Затем прошла и скрылась за углом женщина в развевающемся платье, белом с голубым.
— Антони Верон. Она была в Красном Кресте. Получила орден.
— А-а! — говорю я. — Все изменилось.
Дом уже виден. Расстояние от угла улицы до дому кажется мне более коротким, чем полагалось бы. Площадь кончается внезапно: она не так широка, как в действительности. Воспоминания прошлого тоже как будто сузились.
Дом, комнаты. Я поднялся и спустился по лестнице, оберегаемый Мари. Я узнал все вещи: я узнал даже те, которых не видел.

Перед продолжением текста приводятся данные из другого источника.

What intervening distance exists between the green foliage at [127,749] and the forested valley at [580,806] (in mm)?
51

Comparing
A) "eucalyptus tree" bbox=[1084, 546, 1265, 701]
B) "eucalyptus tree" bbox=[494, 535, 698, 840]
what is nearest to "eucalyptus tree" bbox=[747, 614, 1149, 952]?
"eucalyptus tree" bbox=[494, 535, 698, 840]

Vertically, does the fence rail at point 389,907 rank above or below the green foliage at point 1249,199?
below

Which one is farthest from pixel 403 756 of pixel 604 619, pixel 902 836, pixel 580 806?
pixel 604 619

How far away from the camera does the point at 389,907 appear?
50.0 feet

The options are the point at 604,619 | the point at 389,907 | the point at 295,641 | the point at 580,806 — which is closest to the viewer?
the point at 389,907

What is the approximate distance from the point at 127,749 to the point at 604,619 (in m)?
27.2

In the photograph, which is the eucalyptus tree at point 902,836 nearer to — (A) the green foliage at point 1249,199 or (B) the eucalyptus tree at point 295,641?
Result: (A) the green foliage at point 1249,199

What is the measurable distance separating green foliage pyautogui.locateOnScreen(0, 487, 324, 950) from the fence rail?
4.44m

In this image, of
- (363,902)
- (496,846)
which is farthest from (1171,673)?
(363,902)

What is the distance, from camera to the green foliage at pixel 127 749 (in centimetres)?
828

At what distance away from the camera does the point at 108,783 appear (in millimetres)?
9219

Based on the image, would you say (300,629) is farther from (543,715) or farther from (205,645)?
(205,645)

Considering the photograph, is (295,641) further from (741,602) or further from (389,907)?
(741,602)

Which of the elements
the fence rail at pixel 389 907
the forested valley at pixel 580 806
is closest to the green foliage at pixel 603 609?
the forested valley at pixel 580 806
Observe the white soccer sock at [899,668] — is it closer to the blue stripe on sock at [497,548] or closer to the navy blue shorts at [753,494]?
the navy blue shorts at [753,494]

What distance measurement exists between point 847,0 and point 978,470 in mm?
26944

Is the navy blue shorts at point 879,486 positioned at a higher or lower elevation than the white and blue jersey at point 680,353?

В нависающей ночи никого, кроме нас двоих, как будто люди сговорились не показываться возвратившемуся человеку.
— Вот мы и дома, — говорит наконец Мари.
Садимся друг против друга.
— Что же будем делать?
— Жить…
— Жить…
Я думаю. Она поглядывает на меня украдкой, с тем затаенным выражением тревоги, которое меня подавляет. Я замечаю, с какой настороженностью она на меня смотрит. Мне даже показалось, что глаза у нее красные от слез. А я, я думаю о жизни в госпитале, откуда я вышел, о серой улице и о простоте вещей.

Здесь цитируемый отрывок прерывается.